_Provided passage_
+---+

A Tennessee judge struck down Friday the Diocese of Knoxville’s plea to dismiss a lawsuit which alleges that Knoxville’s bishop impeded a diocesan investigation into a rape allegation, and defamed an alleged rape victim, by charging publicly that the victim was actually the aggressor.
Judge Jerome Melson also dismissed a petition from the Knoxville diocese for a protective order, which would have exempted from subpoena all diocesan records related to a Vatican investigation into complaints against Bishop Rick Stika.
The court also decided Friday that the alleged rape victim will not be permitted to use a pseudonym in his suit against Stika and the Knoxville diocese.
Although the identity of the plaintiff has been known to the diocese since before the suit was filed, diocesan attorneys argued in a brief ahead of the July 29 hearing that the alleged rape victim should be required to disclose his name publicly in the lawsuit. The court agreed.
An attorney for the plaintiff told The Pillar that the ruling won’t derail the lawsuit, even while his client fears retaliation if his name is publicly disclosed.
“We are grateful for the court’s ruling denying the defendants’ motion to dismiss and motion for protective order,” Patrick Thronson, attorney for the lawsuit’s plaintiff, told The Pillar Monday.
“We respectfully disagree with the Court’s ruling denying plaintiffs’ motion to proceed under a pseudonym—a motion that, to our surprise, the diocese and Bishop Stika opposed.”
“In spite of the plaintiff’s well-founded fears of harassment and retaliation if his name is disclosed in connection with the lawsuit, he is nonetheless determined to move forward with the case to seek justice, and to hold the defendants accountable,” Thronson added.
The lawsuit against the diocese and its bishop was filed in February in Knox County, Tennessee. The plaintiff filed the suit under a pseudonym, John Doe, “due to the highly private and emotionally difficult nature of the allegations and the prospect of publicity that may intrude into deeply personal matters.”

+---+

Please reproduce word for word the section of the report on the Knoxville diocese lawsuit that starts with "Judge Jerome Melson" and ends after "the Knoxville diocese.".

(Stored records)
+---+

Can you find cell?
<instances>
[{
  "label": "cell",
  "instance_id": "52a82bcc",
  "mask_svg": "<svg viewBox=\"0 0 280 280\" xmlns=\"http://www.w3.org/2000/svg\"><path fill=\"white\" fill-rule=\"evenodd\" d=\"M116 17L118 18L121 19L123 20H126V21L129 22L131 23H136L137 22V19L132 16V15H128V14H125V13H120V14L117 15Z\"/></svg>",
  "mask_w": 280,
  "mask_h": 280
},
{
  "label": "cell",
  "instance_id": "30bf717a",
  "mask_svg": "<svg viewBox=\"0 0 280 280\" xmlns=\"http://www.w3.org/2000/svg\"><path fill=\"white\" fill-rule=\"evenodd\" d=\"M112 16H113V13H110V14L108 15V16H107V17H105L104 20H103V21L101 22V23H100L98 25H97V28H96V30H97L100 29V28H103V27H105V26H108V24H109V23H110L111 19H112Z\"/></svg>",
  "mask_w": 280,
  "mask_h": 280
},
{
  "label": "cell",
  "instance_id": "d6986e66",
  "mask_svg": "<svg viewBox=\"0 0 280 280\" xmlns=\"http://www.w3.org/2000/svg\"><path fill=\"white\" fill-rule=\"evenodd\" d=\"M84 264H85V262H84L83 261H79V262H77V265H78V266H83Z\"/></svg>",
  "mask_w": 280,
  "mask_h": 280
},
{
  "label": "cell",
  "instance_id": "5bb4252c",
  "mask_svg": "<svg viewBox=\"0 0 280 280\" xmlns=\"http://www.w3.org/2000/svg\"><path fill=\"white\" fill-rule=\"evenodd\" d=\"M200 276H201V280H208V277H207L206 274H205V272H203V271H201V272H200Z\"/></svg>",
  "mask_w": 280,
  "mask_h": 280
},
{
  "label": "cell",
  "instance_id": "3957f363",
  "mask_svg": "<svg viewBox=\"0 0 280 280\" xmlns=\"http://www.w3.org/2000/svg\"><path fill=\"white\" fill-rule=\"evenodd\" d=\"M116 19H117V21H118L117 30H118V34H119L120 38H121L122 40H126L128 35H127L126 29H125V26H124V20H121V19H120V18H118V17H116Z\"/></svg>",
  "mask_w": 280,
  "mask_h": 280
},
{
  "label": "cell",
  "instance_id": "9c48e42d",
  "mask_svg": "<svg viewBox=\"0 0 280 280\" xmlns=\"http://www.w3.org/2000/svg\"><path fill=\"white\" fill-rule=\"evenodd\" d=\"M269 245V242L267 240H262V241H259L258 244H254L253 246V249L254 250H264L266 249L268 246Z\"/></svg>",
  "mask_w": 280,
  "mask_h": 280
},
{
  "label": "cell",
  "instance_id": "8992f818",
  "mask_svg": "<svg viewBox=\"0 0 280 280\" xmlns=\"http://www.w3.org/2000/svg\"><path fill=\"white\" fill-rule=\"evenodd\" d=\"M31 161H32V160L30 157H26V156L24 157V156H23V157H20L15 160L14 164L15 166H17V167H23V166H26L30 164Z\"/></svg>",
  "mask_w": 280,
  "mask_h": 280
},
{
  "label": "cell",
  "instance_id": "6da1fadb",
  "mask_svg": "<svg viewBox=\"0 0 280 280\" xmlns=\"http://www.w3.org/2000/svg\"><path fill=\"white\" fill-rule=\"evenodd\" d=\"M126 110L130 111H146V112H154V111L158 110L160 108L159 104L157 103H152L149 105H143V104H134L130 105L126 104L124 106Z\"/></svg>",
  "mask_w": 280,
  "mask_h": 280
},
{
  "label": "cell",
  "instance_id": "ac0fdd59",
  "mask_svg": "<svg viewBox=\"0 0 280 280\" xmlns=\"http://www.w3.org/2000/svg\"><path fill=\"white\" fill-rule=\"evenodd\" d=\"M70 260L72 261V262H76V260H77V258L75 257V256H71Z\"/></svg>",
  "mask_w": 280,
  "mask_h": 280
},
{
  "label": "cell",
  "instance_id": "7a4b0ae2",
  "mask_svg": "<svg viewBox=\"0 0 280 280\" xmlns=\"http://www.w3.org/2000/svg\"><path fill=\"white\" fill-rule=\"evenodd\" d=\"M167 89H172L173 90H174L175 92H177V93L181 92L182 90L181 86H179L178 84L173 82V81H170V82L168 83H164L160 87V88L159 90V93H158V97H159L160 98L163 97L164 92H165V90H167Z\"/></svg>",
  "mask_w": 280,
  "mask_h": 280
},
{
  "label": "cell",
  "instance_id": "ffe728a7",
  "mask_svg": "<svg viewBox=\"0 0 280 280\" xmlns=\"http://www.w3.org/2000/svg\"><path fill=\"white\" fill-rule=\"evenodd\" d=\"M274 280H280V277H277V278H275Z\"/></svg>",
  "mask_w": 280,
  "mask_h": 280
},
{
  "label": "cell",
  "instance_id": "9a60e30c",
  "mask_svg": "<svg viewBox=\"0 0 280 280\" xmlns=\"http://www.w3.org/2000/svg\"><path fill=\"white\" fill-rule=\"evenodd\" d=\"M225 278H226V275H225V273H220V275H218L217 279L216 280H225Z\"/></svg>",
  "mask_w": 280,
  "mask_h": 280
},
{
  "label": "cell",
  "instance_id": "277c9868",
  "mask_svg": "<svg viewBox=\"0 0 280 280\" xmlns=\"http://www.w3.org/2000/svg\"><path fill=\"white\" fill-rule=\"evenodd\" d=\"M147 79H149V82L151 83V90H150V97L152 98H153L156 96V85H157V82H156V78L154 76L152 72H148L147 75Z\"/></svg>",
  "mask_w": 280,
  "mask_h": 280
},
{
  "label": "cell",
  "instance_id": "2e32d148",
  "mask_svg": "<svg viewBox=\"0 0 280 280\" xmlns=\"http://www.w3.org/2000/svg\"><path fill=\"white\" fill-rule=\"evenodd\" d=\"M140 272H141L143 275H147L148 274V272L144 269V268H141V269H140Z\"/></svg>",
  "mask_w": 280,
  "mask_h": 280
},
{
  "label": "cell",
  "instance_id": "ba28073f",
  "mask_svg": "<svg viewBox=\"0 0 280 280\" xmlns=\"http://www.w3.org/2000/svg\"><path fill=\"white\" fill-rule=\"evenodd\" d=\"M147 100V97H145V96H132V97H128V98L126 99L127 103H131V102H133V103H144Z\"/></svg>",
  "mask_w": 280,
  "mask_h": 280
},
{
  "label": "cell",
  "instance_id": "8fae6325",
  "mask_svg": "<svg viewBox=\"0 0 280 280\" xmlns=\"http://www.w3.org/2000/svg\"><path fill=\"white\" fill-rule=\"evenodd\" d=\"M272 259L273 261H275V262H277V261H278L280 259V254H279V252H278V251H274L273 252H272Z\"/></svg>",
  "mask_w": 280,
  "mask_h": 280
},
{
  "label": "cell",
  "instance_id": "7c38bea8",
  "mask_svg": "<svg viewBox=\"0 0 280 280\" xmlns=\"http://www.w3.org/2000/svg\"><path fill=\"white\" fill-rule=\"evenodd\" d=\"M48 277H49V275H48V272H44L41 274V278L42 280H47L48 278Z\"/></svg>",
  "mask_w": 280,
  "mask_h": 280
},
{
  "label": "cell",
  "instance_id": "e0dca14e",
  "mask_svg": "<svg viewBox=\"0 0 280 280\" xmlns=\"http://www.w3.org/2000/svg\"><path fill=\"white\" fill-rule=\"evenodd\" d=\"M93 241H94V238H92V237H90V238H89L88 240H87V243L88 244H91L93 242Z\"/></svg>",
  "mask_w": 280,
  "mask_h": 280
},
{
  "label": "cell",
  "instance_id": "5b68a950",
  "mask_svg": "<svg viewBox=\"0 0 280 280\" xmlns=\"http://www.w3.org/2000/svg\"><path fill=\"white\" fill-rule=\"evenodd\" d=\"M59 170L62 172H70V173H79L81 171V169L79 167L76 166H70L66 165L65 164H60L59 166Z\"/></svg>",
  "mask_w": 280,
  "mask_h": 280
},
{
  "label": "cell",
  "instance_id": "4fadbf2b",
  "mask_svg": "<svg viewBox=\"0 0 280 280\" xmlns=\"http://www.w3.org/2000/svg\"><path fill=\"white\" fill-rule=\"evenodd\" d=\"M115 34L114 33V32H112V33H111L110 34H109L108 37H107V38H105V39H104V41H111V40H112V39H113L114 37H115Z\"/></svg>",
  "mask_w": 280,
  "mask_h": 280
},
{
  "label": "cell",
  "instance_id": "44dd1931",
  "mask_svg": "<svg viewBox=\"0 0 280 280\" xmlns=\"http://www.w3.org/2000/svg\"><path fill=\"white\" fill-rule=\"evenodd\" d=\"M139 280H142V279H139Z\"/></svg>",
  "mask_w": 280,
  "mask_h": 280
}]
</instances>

+---+

_Task answer_
Judge Jerome Melson also dismissed a petition from the Knoxville diocese for a protective order, which would have exempted from subpoena all diocesan records related to a Vatican investigation into complaints against Bishop Rick Stika.
The court also decided Friday that the alleged rape victim will not be permitted to use a pseudonym in his suit against Stika and the Knoxville diocese.